Jacqueline Pitanguay, Founder of WLP Brazi/Cepia, reflected on the proceedings. “One of the priorities mentioned by participants at this meeting, including the funders, is that we must defend the statutes of human rights that are already in place. What I have seen in different countries is that once activists have achieved very important advancements in legislation and public policies, funders leave, so I am pleased to see a commitment to defending what is already in place,” she said.
Women leaders in the Global South are collaborating to address cross-cutting issues.
During these annual gatherings, WLP partners and guests share their expertise and collaborate on regional and global campaigns aimed at creating more open and inclusive societies.
“When NGOs share their experiences there is a viral effect that can inspire other countries and communities to do the same. The issues that women suffer from are similar in many countries. While the approaches taken to address the issues might be different, when we share our experiences, we can get feedback and new ideas to strengthen our approaches,” said Nezha Belkachla, WLP Regional Director and President of the Marrakesh office of WLP’s partner in Morocco, ADFM.
At our gathering in Stockholm, the director of WLP Kyrgyzstan Bir Duino, Tolekan Ismailova, heard recommendations from Afghan women’s rights defender Habiba Sarabi. Following the session, Ismailova added Sarabi’s recommendations to those being made by Bir Duino, and presented them to the Organization for Security and Co-operation in Europe (OSCE) just two days later on June 3, 2022.
In another instance, Gökçen Durutaş gave a presentation on WLP Turkey/KEDV’s community resilience initiative. Many of the challenges she described for activists resonated with WLP’s partner in Indonesia. One outcome is that Siti Nur, director of WLP Indonesia/WYDII, is now collaborating with KEDV on a local training for activists on community resilience and resource mapping tools.
Summarizing the themes discussed throughout the convening, Thoraya Obaid, former Under-Secretary-General of the United Nations, offered these words of encouragement:
The world is not a happy place right now. But, we can do something about it. . . Within what seems to be a dark picture of our universe, we have one glimmer of hope, and that is communities on the ground who want and demand a better life that is just and equitable, where the slogan of ‘no one left behind’ is a reality.

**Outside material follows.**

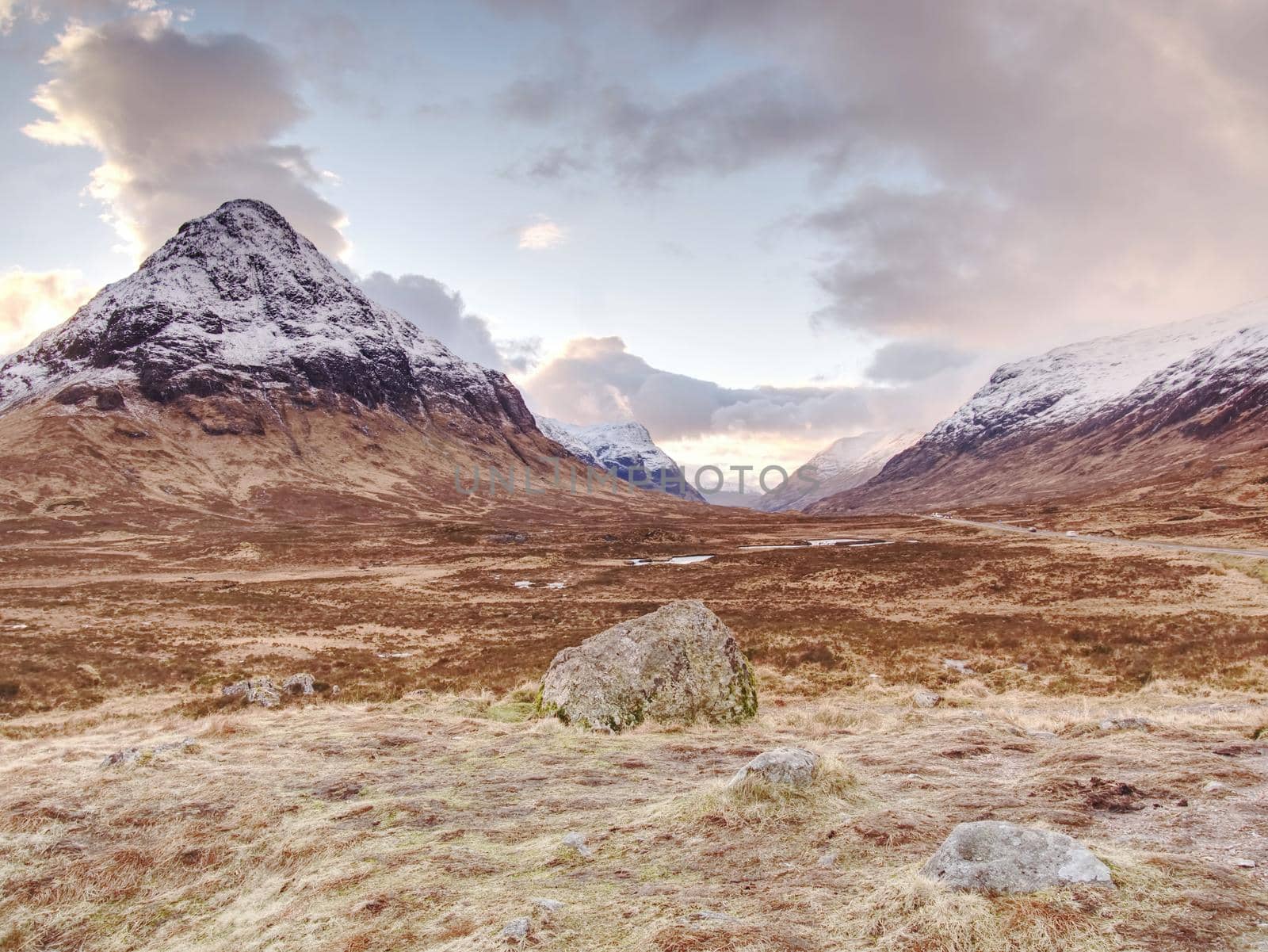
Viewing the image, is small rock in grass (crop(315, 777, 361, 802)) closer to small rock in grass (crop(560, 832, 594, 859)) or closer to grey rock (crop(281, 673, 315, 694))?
small rock in grass (crop(560, 832, 594, 859))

The Intersection of Climate Justice and Women’s Rights Advocacy: An Interview with Siti Nurjanah, Executive Director of WLP Indonesia
WLP supports climate justice campaigns that bring human rights to the forefront of climate action. We work with our partner organizations to provide training and mentoring to climate activists. In WLP leadership training workshops facilitated by our partner organizations, environmental advocates advance their communication and leadership skills and share with each other their best practices. Many of our partners continue to collaborate with participants on their climate justice campaigns long after the conclusion of the workshops, helping to bring about progress on protecting the environment locally and regionally.
Understanding that there are overlapping and interconnected threats to human security can help us create a roadmap for diminishing human suffering in the future. The first and most obvious hurdle is that the power structures and decision-making processes and leaders that are currently in place are not adequately addressing either climate change or women’s rights.